The Vagina Dialogues runs at The Edinburgh Fringe Festival from 17th-27th August.




Review – Bridle

King’s Head Theatre, London



Originally published on The Reviews Hub

I’m just a bit much.

The heroine of Bridle is a modern woman. She is a feminist, a 21st Century feminist. She drinks, smokes, swears, spurns shame, and embraces her sexuality. She shows and tells the audience all of this, at the same time as telling an invisible and reticent but omnipresent figure of authority who, it transpires, has imprisoned her for indecency. In her world, female sexuality and agency are to be controlled and repressed, not only by social restrictions but by law. This  escalation or exaggeration of reality and the ambiguity of the setting both allow for a frank and uninhibited discussion of female sexuality.

In an era of raunch feminism, revenge porn, and hypersexuality, the line between empowerment and objectification is a constantly debated one. Bridle, written and performed by Stephanie Martin, raises interesting questions about the levels of agency of its main character; she behaves as she does just because she wants to, or does she?
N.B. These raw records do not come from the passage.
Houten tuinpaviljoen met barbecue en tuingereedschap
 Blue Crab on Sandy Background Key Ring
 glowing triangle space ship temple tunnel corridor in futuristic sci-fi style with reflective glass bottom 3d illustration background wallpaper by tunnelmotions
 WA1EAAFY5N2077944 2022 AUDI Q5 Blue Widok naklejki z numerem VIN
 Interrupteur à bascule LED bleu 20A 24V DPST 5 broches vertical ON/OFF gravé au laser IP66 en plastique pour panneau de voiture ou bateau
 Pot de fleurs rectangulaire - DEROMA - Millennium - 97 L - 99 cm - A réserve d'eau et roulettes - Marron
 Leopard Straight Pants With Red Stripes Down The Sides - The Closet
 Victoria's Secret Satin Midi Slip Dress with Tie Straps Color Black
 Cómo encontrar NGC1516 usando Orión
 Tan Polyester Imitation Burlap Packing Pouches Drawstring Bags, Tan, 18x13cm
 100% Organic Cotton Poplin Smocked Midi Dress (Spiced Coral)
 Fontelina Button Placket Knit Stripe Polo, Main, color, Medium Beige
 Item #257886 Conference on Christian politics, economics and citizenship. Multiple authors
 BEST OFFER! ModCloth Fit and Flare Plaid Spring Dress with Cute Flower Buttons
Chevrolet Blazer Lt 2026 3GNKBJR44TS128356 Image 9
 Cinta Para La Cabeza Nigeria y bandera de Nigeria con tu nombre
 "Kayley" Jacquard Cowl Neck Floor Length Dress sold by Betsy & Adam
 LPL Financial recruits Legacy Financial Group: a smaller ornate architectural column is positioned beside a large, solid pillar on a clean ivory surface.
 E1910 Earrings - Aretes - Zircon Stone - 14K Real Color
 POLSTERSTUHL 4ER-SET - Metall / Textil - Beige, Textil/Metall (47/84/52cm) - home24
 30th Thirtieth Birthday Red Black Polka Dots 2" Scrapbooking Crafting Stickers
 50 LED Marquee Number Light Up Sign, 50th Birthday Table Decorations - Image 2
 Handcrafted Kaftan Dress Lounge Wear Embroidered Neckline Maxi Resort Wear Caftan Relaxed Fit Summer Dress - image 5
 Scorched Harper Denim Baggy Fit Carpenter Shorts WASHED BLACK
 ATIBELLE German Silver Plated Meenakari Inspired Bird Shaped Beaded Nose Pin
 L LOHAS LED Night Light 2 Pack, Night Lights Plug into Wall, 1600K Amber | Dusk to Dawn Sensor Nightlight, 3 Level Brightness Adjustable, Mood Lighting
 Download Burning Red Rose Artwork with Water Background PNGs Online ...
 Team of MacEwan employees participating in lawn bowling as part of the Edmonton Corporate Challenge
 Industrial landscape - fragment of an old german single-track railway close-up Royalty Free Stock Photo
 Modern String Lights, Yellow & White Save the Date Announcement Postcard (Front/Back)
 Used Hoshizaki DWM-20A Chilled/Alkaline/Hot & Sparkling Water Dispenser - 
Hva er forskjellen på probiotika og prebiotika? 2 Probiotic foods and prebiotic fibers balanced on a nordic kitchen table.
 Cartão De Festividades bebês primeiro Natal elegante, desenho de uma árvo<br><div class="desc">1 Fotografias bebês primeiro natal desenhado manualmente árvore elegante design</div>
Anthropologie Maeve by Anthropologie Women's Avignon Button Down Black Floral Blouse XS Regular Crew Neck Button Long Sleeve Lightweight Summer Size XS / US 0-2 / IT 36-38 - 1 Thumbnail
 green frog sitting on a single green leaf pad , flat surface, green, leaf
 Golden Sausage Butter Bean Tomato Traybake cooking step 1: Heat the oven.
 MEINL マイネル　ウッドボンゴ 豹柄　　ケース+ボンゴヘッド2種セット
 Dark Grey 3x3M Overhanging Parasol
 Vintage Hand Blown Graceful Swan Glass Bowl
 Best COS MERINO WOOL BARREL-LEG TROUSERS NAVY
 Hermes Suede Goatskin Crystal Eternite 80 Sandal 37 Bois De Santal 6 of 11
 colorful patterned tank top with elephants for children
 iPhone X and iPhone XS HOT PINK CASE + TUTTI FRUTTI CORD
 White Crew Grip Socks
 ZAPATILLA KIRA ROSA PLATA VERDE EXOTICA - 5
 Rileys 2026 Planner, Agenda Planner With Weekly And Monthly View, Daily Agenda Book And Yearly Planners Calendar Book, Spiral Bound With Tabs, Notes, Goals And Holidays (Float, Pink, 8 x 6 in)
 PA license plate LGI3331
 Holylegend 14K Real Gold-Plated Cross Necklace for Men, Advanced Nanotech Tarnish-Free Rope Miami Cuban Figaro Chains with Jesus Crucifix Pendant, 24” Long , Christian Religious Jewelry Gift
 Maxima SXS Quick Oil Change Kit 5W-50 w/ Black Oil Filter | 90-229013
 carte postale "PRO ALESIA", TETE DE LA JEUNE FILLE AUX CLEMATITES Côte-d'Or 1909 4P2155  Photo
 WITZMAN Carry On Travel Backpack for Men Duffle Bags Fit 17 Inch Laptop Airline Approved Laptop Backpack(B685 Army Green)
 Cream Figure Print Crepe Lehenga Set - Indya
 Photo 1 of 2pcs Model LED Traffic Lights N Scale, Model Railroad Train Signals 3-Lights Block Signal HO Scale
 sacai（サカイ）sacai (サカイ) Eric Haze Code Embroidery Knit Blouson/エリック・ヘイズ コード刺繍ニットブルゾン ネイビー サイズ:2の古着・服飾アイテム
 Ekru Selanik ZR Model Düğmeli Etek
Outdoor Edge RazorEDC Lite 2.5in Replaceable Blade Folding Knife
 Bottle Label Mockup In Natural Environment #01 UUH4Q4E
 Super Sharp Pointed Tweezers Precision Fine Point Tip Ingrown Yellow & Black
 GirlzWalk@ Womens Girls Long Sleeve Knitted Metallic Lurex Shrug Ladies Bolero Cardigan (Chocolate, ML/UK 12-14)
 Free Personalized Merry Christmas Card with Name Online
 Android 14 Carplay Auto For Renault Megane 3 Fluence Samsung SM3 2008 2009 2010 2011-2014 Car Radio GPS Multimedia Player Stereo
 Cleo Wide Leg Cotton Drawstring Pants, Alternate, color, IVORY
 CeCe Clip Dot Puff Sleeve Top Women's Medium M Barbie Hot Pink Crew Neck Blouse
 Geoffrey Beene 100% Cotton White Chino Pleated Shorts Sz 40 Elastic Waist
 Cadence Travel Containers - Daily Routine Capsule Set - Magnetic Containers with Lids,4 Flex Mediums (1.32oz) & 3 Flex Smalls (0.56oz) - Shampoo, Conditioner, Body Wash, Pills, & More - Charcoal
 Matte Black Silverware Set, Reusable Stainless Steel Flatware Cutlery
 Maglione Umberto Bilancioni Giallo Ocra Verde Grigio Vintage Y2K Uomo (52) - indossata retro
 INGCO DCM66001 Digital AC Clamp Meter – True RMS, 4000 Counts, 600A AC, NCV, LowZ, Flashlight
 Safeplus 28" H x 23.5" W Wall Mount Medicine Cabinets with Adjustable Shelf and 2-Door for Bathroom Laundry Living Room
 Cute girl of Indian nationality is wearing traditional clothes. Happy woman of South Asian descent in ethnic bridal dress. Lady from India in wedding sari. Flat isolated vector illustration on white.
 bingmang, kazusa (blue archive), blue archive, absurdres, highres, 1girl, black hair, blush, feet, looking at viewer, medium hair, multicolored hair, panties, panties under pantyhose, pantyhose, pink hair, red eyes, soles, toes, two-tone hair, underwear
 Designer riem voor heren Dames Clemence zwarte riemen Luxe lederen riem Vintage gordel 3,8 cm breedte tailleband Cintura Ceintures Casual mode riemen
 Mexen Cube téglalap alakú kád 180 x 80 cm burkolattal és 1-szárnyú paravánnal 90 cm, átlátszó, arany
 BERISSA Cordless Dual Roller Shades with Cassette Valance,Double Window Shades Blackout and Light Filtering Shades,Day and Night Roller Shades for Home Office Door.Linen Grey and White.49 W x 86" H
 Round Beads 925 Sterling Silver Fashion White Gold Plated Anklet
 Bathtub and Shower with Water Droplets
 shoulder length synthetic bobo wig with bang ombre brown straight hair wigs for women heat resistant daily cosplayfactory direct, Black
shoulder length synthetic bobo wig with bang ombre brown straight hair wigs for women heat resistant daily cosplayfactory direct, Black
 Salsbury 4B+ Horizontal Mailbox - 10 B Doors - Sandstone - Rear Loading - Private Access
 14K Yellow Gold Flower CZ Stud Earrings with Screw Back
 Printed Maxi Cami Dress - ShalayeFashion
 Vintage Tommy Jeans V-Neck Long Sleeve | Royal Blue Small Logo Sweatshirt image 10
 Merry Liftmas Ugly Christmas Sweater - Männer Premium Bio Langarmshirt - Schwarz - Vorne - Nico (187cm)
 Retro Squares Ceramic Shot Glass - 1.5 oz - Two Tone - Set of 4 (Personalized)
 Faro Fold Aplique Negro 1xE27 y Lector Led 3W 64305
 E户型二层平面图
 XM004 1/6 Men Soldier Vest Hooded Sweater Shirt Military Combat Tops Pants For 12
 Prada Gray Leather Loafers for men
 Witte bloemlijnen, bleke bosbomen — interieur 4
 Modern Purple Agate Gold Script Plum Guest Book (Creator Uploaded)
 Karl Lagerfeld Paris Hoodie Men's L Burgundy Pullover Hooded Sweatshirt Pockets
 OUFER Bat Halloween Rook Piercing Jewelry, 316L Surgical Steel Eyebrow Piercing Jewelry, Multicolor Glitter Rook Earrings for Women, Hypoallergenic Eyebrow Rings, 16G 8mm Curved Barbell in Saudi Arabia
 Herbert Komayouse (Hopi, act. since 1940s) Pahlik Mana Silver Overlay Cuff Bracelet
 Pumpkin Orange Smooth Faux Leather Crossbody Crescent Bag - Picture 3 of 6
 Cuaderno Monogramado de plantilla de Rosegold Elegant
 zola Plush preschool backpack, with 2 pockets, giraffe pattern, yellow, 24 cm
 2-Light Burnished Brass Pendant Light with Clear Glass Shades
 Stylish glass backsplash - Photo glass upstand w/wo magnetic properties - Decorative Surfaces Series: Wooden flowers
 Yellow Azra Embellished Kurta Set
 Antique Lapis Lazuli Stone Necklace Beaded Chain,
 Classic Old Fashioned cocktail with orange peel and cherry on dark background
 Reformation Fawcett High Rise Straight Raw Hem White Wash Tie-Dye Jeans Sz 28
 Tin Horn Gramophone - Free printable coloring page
Though her discussion of her actions and experiences are, for the most part shameless and defiant, there are points at which she gives the impression that she felt obliged to cross lines she wasn’t comfortable with, or maintain an act that wasn’t always easy to perform. Her constant wish to entirely control her own sexuality and life more generally serves as a reminder of the many obstacles still faced by women in the pursuit of agency, often represented by the protagonist’s fair-weather-feminist boyfriend, James. He patronises her, reminding her of his feminist credentials and good intentions while denying her agency regarding her own sexuality and dismissing her desires as a product of patriarchal oppression.

Martin employs numerous effective theatrical devices and techniques to convey her story and message, using recorded voices for those of James, her imprisoner, and her father, and veering between a microphone and her own un-amplified voice to add layers to her solo performance and highlight certain points of her narrative. The ambiguity mentioned previously is an intriguing, if not always entirely effective, feature.

Within the narrative, Martin creates a recognisable but slightly altered society, gradually revealing that certain aspects of female sexuality and agency have been criminalised, but she also creates an ambiguity within her performance, breaking the fourth wall from the start and indulging in intimate and intense moments of engagement with the audience, while still delivering her narrative to the omnipresent imprisoner. Though this ambiguity does work in some ways, creating a new frame through which the audience can examine the topics Martin raises, it at times seems to be taken too far and leaves loose ends that, while they could be seen as an opportunity for the audience to make up their own minds on the subject, leave an impression of uncertainty or inconsistency regarding certain views and ideas suggested. Overall, however, Martin’s performance is an engaging and effective one, striking the balance between performance and direct interaction well, and bringing out the numerous facets of her character in a rounded yet concise development.

With no set beyond the single microphone, and only a basic lighting design, the evolution of the narrative depends almost entirely on Martin’s writing and performance and, while the writing strays a little and frays certain threads (as mentioned before), Martin delivers a thought-provoking and entertaining production that, as the old cliché goes, will first make an audience laugh, then make them think.